# Concept 2: Bag of Words & TF-IDF

### Bag of Words:
- Count how many times each word appears in a text

### TF-IDF:
- Smart counting method that considers the importance of words
- Combines how often a word appears in a specific document with how rare that word is across all documents

![Bag of Words Illustration](images/bag_of_words.png)

### Think Like a Word Counter

- Example sentence: "I love cats, I love dogs"

- Word counts:
  - "I" appears 2 times
  - "love" appears 2 times
  - "cats" appears 1 time
  - "dogs" appears 1 time

- This is similar to counting ingredients in a recipe! 👨‍🍳

### Real-World Application: Google Search

- **TF (Term Frequency):** How often does "Python" appear in an article?
- **IDF (Inverse Document Frequency):** Is "Python" rare across many articles?
- **Result:** Words that are rare and appear often are considered very important!

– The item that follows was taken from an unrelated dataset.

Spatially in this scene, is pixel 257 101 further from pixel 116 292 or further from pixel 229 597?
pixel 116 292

This helps search engines rank the most relevant results! 🔍

### Let's Count Some Words!

We'll build our own word counter from scratch

In [None]:
from collections import Counter

text = "I love Python. Python is amazing."
words = text.lower().split()
word_counts = Counter(words)

print(word_counts)

🚀 [Open in Colab](https://colab.research.google.com/github/Roopesht/codeexamples/blob/main/genai/python_easy/2/concept_2.ipynb)

### Bag of Words Made Simple

- It's just smart counting:
  - Count every word in your text
  - TF-IDF gives extra importance to rare but frequent words
  - Common words like "the", "a" are less important

### TF-IDF from a Different Angle

**Whiteboard Time! 📝**
- Think of TF-IDF as highlighting important or meaningful words in a text — rare words that appear often are the most significant!

I hope this explanation makes things clearer!

### Quick Check

- TF-IDF helps find the most meaningful words by balancing how often they appear with how rare they are.
- If analyzing movie reviews, which words do you think TF-IDF would consider most important?